Sunday, 20 March 2011

Ouch that hurts...hello IBM quality control are you out there?

Further analysing the code in lsxsd.lss I'm utterly disgusted about the code I find. I'm sorry to use such strong words, but it reflects how bad it is. I have looked at the NotesStream to Base64 encoding (XSD_DATATYPE_CONVERTER.notesStreamToBase64) in particular. For my file download tests a used a 3.2MB image file and the method got the server to its knees. Here are the reasons for it:

  1. The  method  returns a string and hence uses string concatenation to build the return value. The problem with that is that as longer a string gets, the longer a string concatenation takes. Now this is not a linear increase,  but an exponential one.
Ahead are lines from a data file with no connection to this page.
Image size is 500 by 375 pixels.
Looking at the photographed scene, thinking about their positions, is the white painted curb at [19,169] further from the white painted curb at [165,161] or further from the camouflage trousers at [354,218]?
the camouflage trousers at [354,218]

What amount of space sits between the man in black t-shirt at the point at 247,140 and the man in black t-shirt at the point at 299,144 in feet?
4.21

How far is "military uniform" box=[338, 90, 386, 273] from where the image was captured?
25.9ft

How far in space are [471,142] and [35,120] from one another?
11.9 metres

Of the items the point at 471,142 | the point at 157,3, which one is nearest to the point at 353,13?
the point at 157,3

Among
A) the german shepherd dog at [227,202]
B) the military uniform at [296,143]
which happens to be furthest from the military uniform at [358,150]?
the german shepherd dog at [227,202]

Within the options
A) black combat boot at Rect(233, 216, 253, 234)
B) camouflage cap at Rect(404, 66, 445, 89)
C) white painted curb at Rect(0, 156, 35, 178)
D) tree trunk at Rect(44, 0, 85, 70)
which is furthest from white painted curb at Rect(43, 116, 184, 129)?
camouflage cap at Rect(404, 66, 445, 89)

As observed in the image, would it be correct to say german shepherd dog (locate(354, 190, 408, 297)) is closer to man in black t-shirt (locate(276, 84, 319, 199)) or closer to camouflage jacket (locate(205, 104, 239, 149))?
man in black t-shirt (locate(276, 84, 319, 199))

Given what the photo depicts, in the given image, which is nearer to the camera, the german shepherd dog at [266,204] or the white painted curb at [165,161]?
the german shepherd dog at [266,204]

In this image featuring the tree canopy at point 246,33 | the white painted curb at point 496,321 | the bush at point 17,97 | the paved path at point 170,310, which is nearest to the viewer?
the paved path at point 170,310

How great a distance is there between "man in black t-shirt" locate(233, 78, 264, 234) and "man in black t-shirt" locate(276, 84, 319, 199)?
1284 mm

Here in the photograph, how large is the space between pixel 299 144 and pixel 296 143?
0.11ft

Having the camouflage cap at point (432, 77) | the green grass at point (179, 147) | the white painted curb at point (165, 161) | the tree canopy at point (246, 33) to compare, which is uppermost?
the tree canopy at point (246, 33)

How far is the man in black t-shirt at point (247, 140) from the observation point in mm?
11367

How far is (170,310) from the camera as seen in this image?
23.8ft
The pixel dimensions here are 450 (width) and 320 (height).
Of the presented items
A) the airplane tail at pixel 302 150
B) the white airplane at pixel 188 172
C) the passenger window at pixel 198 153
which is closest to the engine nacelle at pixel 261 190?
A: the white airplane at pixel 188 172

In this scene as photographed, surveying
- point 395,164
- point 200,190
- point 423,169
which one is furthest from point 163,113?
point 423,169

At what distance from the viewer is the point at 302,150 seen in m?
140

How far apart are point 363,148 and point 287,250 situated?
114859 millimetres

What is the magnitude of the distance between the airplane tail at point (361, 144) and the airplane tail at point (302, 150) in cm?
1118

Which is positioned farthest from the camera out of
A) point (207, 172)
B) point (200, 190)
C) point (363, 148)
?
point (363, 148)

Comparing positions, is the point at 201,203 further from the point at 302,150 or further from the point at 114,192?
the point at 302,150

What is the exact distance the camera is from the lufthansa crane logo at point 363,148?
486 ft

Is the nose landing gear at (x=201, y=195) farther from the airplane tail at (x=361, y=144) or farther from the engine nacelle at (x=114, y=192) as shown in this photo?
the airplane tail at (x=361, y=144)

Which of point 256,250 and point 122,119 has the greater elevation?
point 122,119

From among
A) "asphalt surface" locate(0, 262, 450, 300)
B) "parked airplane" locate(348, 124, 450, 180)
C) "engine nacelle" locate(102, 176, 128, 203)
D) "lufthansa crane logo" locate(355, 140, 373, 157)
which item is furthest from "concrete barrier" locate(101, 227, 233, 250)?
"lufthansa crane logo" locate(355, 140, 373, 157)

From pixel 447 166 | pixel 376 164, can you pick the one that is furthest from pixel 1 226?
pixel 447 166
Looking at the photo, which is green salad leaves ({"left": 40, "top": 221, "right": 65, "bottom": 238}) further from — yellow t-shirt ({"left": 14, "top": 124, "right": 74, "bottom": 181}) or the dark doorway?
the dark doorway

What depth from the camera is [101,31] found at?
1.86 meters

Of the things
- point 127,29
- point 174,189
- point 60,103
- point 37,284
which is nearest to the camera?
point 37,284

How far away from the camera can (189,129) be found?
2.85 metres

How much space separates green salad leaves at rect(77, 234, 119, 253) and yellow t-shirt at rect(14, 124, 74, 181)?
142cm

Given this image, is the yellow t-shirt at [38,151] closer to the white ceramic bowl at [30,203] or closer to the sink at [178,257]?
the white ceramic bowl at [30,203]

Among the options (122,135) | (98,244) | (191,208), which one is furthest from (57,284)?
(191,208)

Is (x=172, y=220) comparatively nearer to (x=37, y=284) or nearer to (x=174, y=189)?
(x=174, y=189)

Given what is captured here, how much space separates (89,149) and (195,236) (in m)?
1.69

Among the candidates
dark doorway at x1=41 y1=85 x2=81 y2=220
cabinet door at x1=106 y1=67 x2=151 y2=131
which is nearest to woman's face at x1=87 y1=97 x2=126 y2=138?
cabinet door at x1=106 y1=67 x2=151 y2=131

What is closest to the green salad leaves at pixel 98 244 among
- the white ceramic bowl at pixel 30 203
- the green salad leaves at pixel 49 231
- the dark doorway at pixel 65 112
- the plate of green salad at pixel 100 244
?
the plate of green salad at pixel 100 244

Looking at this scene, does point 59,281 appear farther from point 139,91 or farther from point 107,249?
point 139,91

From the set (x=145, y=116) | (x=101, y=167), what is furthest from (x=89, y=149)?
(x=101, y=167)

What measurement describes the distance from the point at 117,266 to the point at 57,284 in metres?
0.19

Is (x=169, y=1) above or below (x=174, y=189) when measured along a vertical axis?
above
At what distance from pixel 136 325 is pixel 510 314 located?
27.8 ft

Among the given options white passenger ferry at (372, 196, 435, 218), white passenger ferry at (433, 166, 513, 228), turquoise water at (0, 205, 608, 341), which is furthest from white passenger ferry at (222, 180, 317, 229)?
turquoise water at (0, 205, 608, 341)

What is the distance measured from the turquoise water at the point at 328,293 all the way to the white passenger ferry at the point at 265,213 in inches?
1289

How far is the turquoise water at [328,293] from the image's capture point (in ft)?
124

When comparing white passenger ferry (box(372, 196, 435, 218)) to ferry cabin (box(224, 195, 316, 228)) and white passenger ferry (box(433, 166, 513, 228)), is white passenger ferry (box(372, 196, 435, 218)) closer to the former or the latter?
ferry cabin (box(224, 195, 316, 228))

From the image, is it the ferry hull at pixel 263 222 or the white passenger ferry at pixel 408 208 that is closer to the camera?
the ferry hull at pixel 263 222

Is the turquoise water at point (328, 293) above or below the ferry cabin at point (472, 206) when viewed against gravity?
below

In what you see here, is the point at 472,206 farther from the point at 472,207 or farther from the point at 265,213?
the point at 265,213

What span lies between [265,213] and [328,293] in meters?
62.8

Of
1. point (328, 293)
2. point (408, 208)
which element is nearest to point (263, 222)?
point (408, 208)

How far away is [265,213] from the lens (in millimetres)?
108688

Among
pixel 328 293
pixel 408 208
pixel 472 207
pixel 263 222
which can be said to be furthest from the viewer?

To a point that any string concatenation with a 2MB string takes pretty much forever in server code execution terms.
  2. The method reads in the Notes stream byte by byte...OUCH!!! This is probably the best way to render the NotesStream class useless.
  3. Though only handling Strings, the concatenation is done not using the + (String) operator, but using the much slower & (Variant) operation.  
Here is the original code (I have highlighted the most significant 2 lines of code):

Function notesStreamToBase64 (ns As NotesStream) As String
Const b64Chars$ = "ABCDEFGHIJKLMNOPQRSTUVWXYZabcdefghijklmnopqrstuvwxyz0123456789+/"
Dim nsLength As Long
nsLength = ns.Bytes
ns.Position = 0
Dim numPads As Integer
numPads = (3 - (nsLength Mod 3)) Mod 3
While nsLength > 0
' Output lines are limited to 76 chars, and because every
' three input bytes produce 4 output chars we process
' up to 57 input bytes at a time. (57 = 76 / 4 * 3)
Dim inLength As Long
inLength = nsLength
If inLength > 57 Then inLength = 57
nsLength = nsLength - inLength
Dim outString As String
outString = ""
Dim idx As Integer
idx = 0
While idx < inLength
' Collect up to 24 bits (3 bytes) of input data
Dim outBits As Integer
outBits = 0
Dim bits24 As Long
bits24 = 0
Dim i As Integer
For i = 0 To 2
bits24 = bits24 * 256
If idx + i < inLength Then
Dim buf As Variant
buf = ns.Read(1&)
bits24 = bits24 + buf(0)
outBits = outBits + 8
End If
Next
idx = idx + 3
Dim numChars As Integer
numChars = 4
If outBits <> 24 Then
numChars = 4 - numPads
End If
For i = 1 To numChars
Dim bits6 As Integer
bits6 = (bits24 And &HFC0000&) / 262144
outString = outString & Mid$(b64Chars, bits6 + 1, 1)
bits24 = (bits24 And &H3FFFF&) * 64
Next
If numChars <> 4 Then
For i = 1 To numPads
outString = outString & "="
Next
End If
Wend
' Add another line of base64 output to the return string
notesStreamToBase64 = notesStreamToBase64 & outString & Chr$(13) & Chr$(10)
Wend
End Function

And this is how it could (should) look like:

Function notesStreamToBase64 (ns As NotesStream) As NotesStream
On Error GoTo errhandle
Print Now
Const b64Chars$ = "ABCDEFGHIJKLMNOPQRSTUVWXYZabcdefghijklmnopqrstuvwxyz0123456789+/"
Dim batchsize As Long
Dim inLength  As Long
Dim outString As String
Dim idx       As Long
Dim outBits   As Long
Dim bits24    As Long
Dim i         As Long
Dim nsLength  As Long
Dim numPads   As Long
Dim buf       As Variant
Dim numChars  As Long
Dim bits6     As Long
Dim bufcnt    As Long
Set notesStreamToBase64 = session.Createstream()
batchsize   = 57
bufcnt      = 32766
nsLength    = ns.Bytes
inLength    = batchsize
ns.Position = 0
numPads = (3 - (nsLength Mod 3)) Mod 3
While nsLength > 0
' Output lines are limited to 76 chars, and because every
' three input bytes produce 4 output chars we process
' up to 57 input bytes at a time. (57 = 76 / 4 * 3)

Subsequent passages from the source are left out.